Empty signifiers: New approaches to discourse analysis in infrastructure
Event details
Speakers: Ed Aktins (Bristol University), Aurora Ganz (Queen Mary University of London) and Joshua Kirshner (University of York), with discussion with Barnaby Dye (University of York), convened by Joshua Kirshner
Summary: What can critical discourse analysis, as both a method and conceptual approach, reveal in research into the development of connective infrastructures (roads, railways, ICT networks), past and present? The panel will examine the theoretical and political implications of these questions through the notion of an ‘empty signifier’: a free-floating container of multiple meanings, histories, and practices.

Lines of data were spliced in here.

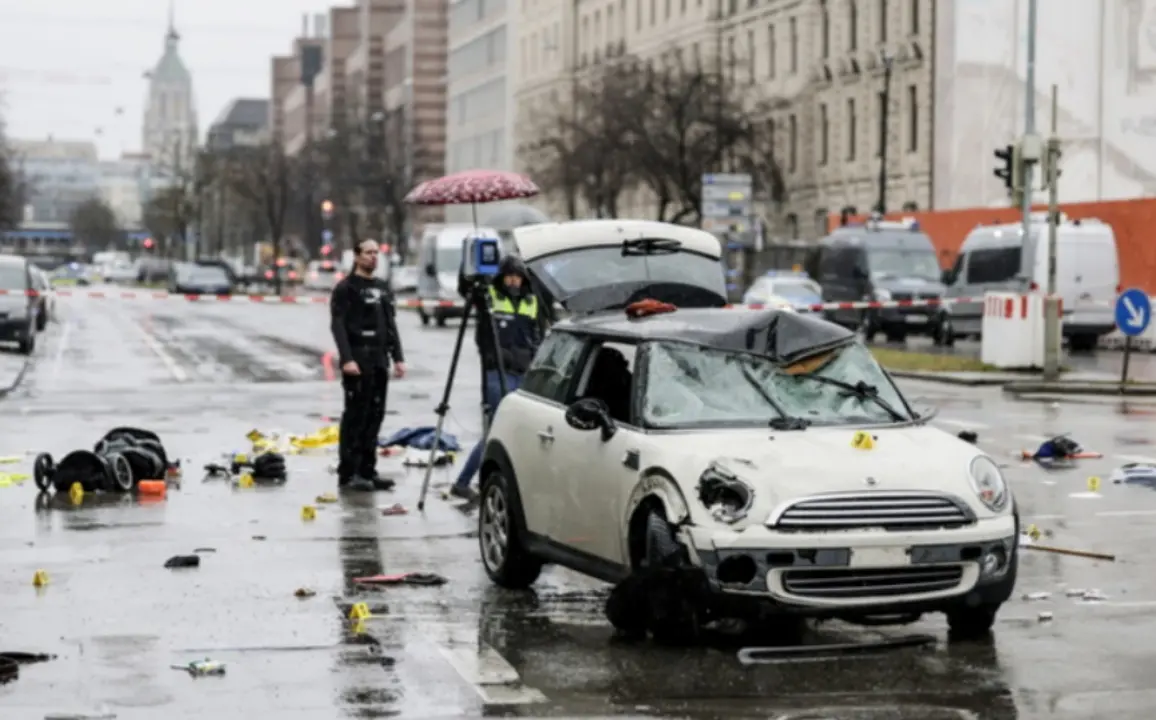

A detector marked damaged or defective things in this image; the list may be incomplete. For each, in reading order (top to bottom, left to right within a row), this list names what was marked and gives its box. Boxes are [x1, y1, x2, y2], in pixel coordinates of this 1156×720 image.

wrecked stroller [33, 427, 171, 494]
detached car part on road [34, 427, 173, 494]
crashed car [473, 218, 1017, 642]
white damaged mini cooper [473, 218, 1017, 642]
detached car part on road [473, 220, 1017, 647]
shattered windshield [647, 339, 906, 425]
crumpled front bumper [679, 517, 1017, 614]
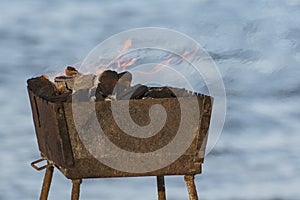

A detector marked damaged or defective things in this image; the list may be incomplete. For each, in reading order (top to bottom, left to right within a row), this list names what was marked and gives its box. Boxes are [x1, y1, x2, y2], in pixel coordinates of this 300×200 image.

corroded metal surface [27, 85, 212, 178]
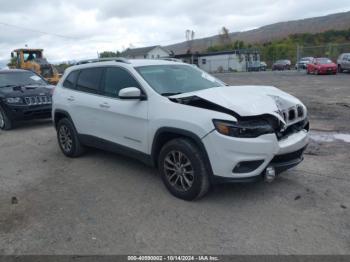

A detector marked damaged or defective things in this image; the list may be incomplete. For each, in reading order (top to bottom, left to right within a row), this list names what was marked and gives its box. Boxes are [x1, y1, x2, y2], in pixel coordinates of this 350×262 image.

crumpled hood [170, 86, 304, 123]
damaged headlight [212, 119, 274, 138]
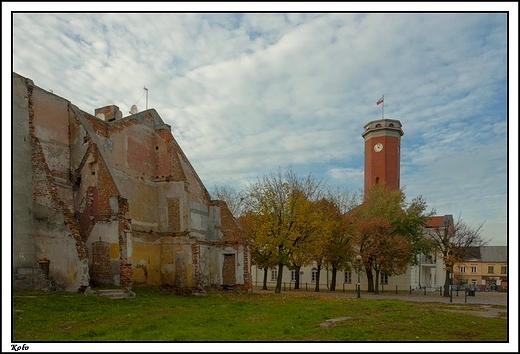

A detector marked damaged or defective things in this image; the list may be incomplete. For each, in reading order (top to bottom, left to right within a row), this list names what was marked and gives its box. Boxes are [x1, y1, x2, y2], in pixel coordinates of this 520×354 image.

damaged facade [13, 72, 253, 294]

About this event: In this IGDC webinar will consider how the study of connective infrastructures, past and present – e.g., roads, railways, pipelines, oil drills, buildings, TV stations – can be enriched by the theoretical lens of Ernesto Laclau and Chantal Mouffe. The speakers will reflect on the framing of such large-scale projects as ‘empty signifiers’, in whose interests this is done, for what purposes, and what insights a critical discourse analysis approach may reveal. Through detailed engagement with Laclau and Mouffe’s work, we will explore examples of materialist discourse analysis applied to infrastructural developments in places ranging from Azerbaijan, Mozambique, and the UK.
The panel will examine the theoretical and political implications of these questions through the notion of an ‘empty signifier’: a free-floating container of multiple meanings, histories, and practices. The concept makes it possible to explain how certain words or phrases acquire political importance, and how ongoing political struggles seek to establish the definition of certain terms, giving them relevance for social processes. As claims for their economic necessity and appropriateness ebb and flow, such infrastructures can harbour different meanings to different actors, helpfully organising their conflicting interests and concerns, while pointing to a desired future of progress, connectivity and security that may support some but exclude others. The sites and projects we will examine are located in different settings but share common features as powerful imaginary spaces for advancing disparate – and even conflicting – political projects and specific configurations of government and state-society relations. Tracing their discursive framing can reveal much about such imaginations, their traction and staying power, along with the spaces for political intervention and resistance that they offer.
Based on new work, Ed Aktins (Bristol University) will trace the narratives pushed in an emergent, peripheral but powerful right-wing media source in the UK: GB News. Through an analysis of programming in 2023 on two cases of climate and action (namely ULEZ in London and Just Stop Oil protests), he highlights the emergence of certain objects as key symbols in the formation of antagonist identities. From gas stoves to orange paint and white Ford Transits, numerous symbols emerge in attempts to constitute a new working-class anti-environmentalism. These items, previously banal and everyday, are presented by far-right media as linking associating working-class communities with resistance against perceived climate alarmism.
Aurora Ganz (Queen Mary University, London) will discuss how collective emotions are ontologically bound to the securitisation of energy while putting forward an innovative method that engages materiality and discourse in securitisation theory (ST). Aurora will present findings based on research conducted in Azerbaijan, where she explored how collective pride is anchored to materialisations and reiterative identity discourses that stick to energy sites and align with the nation in ways that fit with the coercive and controlling nature of securitisation. Curious to understand how things assemble with human emotions in the process of energy securitisation, Aurora’s work focused on energy objects (e.g., oil and gas and their derivatives, electricity, pipelines, pumps, onshore and offshore drills), security technologies (e.g., weapons, CCTV cameras, sensors, radar and drones) and architecture (e.g. statues, buildings).
Presenting a recent paper co-authored with Idalina Baptista (Oxford University), Josh Kirshner (University of York) will explore the use of development corridors as a framing concept/construct in the Indian Ocean nation of Mozambique. He will examine the continuities between the three contemporary Mozambican corridors and older colonial transitways that connected the three cities to British colonial interests in southern Africa.
Then, drawing on Laclau and Mouffe’s discourse analysis, he will suggest that corridors can serve as empty signifiers, becoming linked to various, often diverse understandings, standing for fluid yet enduring ambitions of connectivity, competitiveness, and regional integration. Accordingly, elites, investors and donors have presented corridors as technical, apolitical projects, built in the interest of social and economic development, irrespective of their success in delivering benefits to local communities. After scrutinising recent investments in the three corridors, he will reflect on their role in the construction of a ‘new’ Mozambican economic order that is nevertheless deeply entangled in the country’s past.